Ла-Пуэрту окружал протяженный деревянный забор с проволокой под напряжением. Два человека в фиолетовых туниках открыли ворота. По территории сновали прихожане по своим делам, бормоча что-то, чего Патрисио не разбирал. Поселение выглядело скромно, но одновременно претендовало на некоторое благородство благодаря зданиям в стиле построек немецких переселенцев, окруженным рядками молодых эвкалиптов. Патрисио пригласили выйти из машины и пройти в комнату с табличкой «Обширный». За ним осторожно закрыли дверь и оставили одного впотьмах. В полумраке он едва мог разглядеть помещение. На ощупь прошел мимо чего-то, что казалось деревянными скульптурами. Постепенно комнату осветила люминесцентная лампа.
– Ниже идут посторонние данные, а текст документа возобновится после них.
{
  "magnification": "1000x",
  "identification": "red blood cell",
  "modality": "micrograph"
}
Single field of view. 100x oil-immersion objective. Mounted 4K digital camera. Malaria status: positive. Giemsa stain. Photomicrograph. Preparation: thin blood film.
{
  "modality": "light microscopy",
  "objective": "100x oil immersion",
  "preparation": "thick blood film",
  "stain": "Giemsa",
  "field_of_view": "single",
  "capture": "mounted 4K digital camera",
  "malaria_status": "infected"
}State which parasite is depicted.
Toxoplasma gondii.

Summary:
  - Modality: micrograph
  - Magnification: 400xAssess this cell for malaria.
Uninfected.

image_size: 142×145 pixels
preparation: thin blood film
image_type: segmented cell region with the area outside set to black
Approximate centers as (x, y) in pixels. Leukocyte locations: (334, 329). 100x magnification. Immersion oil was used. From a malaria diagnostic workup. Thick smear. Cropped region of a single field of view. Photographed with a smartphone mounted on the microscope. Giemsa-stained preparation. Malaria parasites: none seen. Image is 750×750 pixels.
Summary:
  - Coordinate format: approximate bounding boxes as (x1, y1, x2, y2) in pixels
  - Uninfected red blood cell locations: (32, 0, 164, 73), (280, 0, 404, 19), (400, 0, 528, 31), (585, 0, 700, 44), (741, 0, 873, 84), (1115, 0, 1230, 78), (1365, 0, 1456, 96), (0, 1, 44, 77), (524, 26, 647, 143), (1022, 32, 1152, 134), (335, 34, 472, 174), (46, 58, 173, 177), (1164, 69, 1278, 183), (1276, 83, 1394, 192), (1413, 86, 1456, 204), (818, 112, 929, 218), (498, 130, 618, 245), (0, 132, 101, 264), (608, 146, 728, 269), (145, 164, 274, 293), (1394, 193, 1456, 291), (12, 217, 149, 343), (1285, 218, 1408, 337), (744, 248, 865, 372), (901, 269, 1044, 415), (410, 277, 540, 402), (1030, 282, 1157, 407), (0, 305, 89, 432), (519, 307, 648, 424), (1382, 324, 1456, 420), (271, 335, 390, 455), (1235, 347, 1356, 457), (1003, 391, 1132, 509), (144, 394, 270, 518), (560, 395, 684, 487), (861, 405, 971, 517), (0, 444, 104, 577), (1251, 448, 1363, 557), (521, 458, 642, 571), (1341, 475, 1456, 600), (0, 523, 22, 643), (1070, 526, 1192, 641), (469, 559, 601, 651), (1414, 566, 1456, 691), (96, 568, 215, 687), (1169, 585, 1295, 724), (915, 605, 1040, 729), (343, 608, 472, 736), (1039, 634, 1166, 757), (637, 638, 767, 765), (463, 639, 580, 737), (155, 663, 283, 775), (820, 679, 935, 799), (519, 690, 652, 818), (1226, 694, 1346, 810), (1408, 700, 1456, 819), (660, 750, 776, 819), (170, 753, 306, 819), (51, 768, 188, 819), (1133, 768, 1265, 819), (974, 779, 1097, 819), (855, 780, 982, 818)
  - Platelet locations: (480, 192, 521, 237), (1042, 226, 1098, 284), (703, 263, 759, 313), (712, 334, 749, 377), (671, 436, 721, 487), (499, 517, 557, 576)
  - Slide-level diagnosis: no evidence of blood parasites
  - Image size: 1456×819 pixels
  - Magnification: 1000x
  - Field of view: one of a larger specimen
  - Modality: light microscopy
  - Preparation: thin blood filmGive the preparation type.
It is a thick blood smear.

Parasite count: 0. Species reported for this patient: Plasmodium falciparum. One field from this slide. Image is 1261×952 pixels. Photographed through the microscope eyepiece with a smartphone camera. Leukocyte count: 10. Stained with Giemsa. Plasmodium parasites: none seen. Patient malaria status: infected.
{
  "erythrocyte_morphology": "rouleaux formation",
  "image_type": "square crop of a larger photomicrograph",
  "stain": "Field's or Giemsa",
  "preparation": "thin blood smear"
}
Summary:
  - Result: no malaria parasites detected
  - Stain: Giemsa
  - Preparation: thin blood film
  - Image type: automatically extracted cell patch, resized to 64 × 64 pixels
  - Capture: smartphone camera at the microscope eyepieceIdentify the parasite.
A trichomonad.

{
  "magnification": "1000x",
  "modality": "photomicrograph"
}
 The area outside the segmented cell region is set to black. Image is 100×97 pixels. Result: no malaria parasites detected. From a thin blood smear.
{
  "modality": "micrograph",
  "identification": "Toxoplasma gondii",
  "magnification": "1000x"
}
Помещение было небольшим, хоть и с высокими потолками. Запах развешанных по стенам эвкалиптовых веток напомнил, как отец заваривал их листья на кухне. Патрисио посмотрел прямо перед собой и увидел отца в плетеном кресле, в которое, казалось, его тело бросили как мешок. Еще не понимая до конца, что происходит, не успев протереть глаза или ущипнуть себя за руку, Патрисио услышал: «Подойди, сын». Но голос не был голосом Педро. Не тем, который мальчик помнил. Он подошел, и горьковатый запах гнилых фруктов ударил в нос. Вблизи Патрисио заметил на лице отца явные признаки истощения и подумал о восковых фигурах. Быстрая ледяная струйка скатилась по спине. Ему стало противно от ощущения, что влажная кожа Педро как будто тает.